[begin EXCERPTED PASSAGE]

Entropy Production in Non-Equilibrium Neural Networks

An exercise in cybernetics

A murmuration of starlings at Gretna


This project is a work in progress (open research)


  1. Introduction
  2. Background and intuitions
  3. Non-equilibrium neural networks
    1. Example model
    2. Entropy production
  4. Experiments
  5. Discussion and related work
  6. References

1. Introduction

✨ GitHub repository: mcbal/neqnn

Modern large-scale autoregressive language models are impressive system engineering artifacts. Yet they are frozen, with no apparent notion of dynamics unfolding over time. Surfacing in-context learning at inference time through prompt and environment engineering mitigates the fact that these models are temporal only in so far as information inside their context windows matches patterns observed during consecutive offline training stages. Time, and its dynamic memory affordances, is in a sense amortized or compressed away, incentivizing models to overrely on storing relevant patterns into parametric memory instead of sculpting latent low-dimensional shapes supporting stable dynamic computation. This has implications for online continual learning, adaptive model deployment, and real-time closed-loop interaction with live systems.

[end EXCERPTED PASSAGE]

Transcribe the part of the entropy production article between "Entropy Production in" and "progress (open research)", inclusive.

[begin DATA]

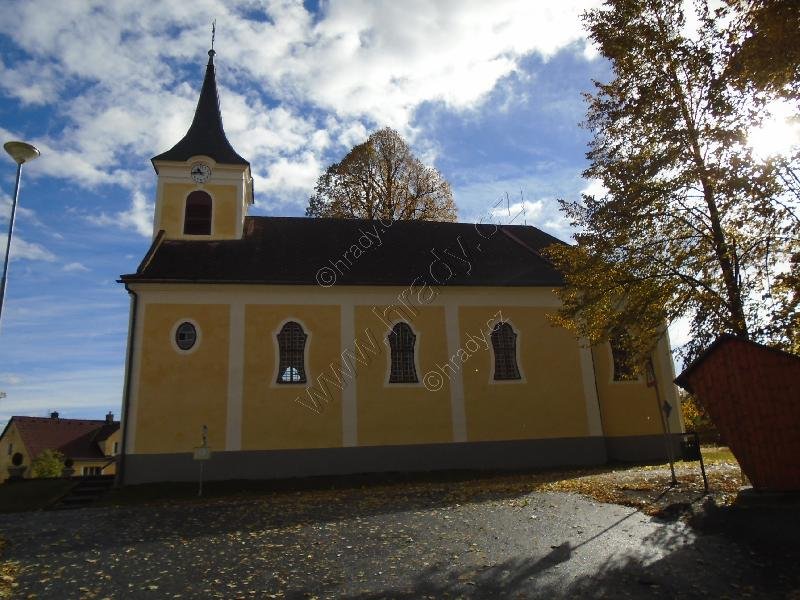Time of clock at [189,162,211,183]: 10:45
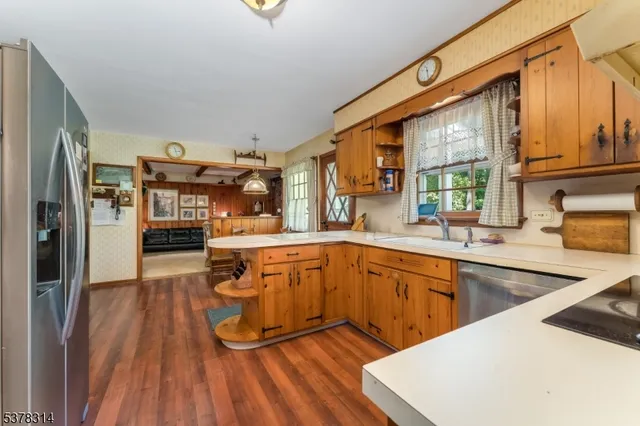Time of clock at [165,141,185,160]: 3:27
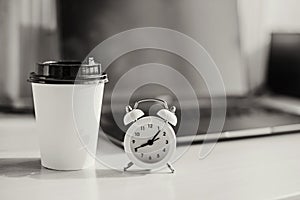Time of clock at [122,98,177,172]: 8:06
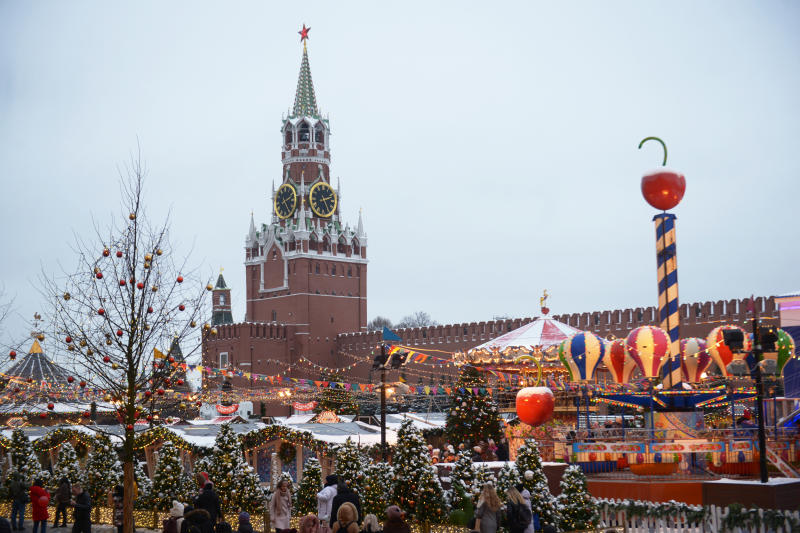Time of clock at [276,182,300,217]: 2:23
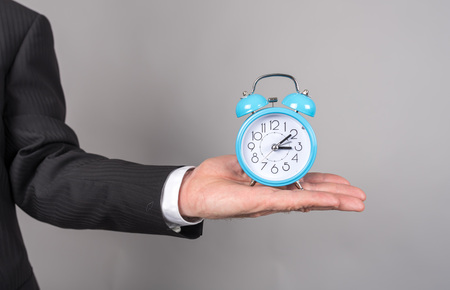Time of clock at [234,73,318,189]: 3:09
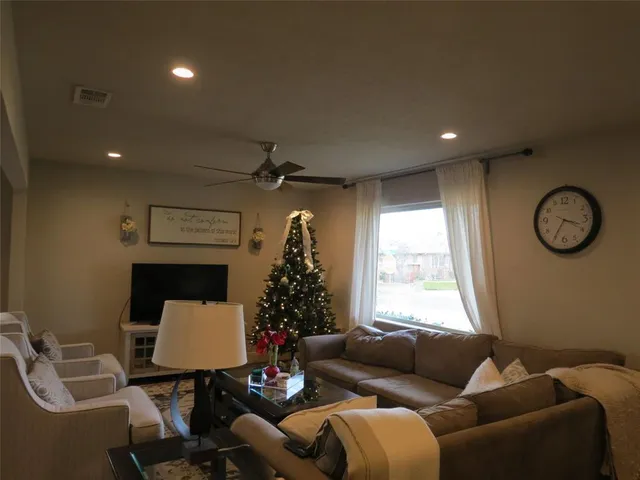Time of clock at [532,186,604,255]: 3:35
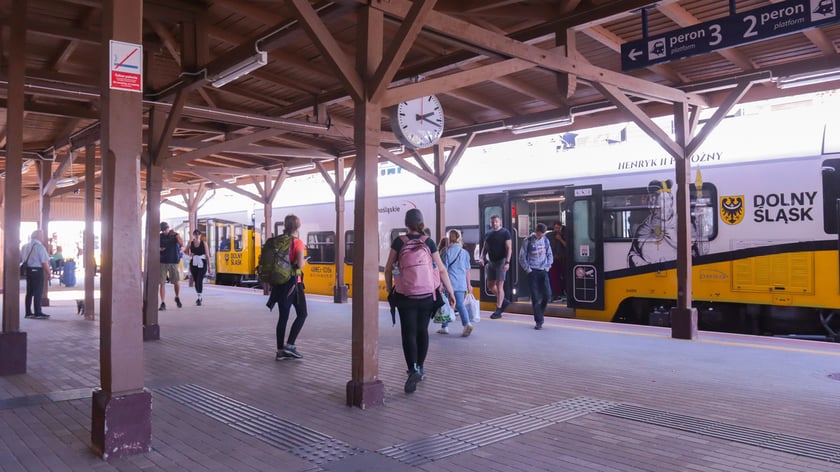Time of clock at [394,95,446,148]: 2:17
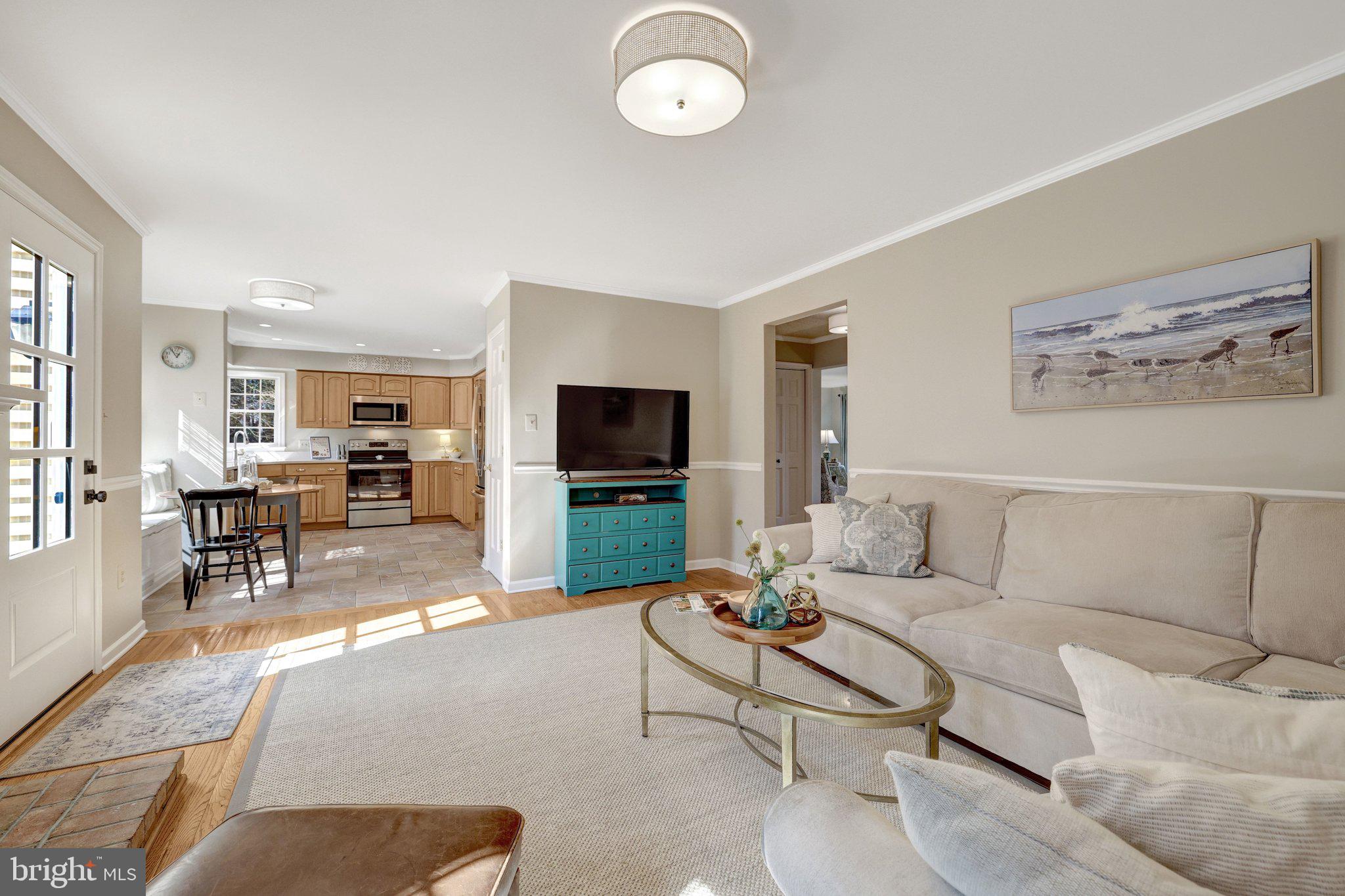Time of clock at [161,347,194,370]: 12:55
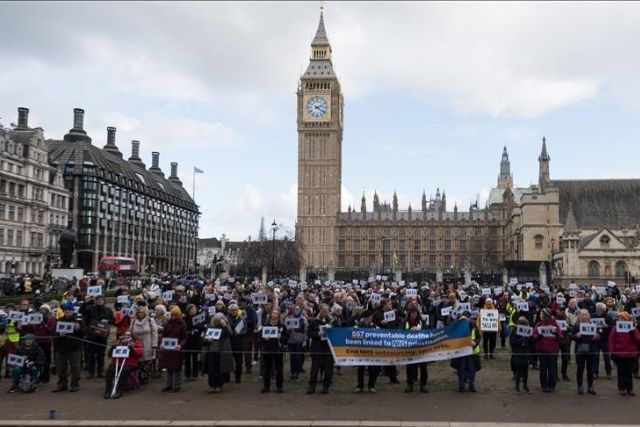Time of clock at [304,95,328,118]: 2:21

[end DATA]

EXERCISE RESULT
Entropy Production in Non-Equilibrium Neural Networks

An exercise in cybernetics

A murmuration of starlings at Gretna


This project is a work in progress (open research)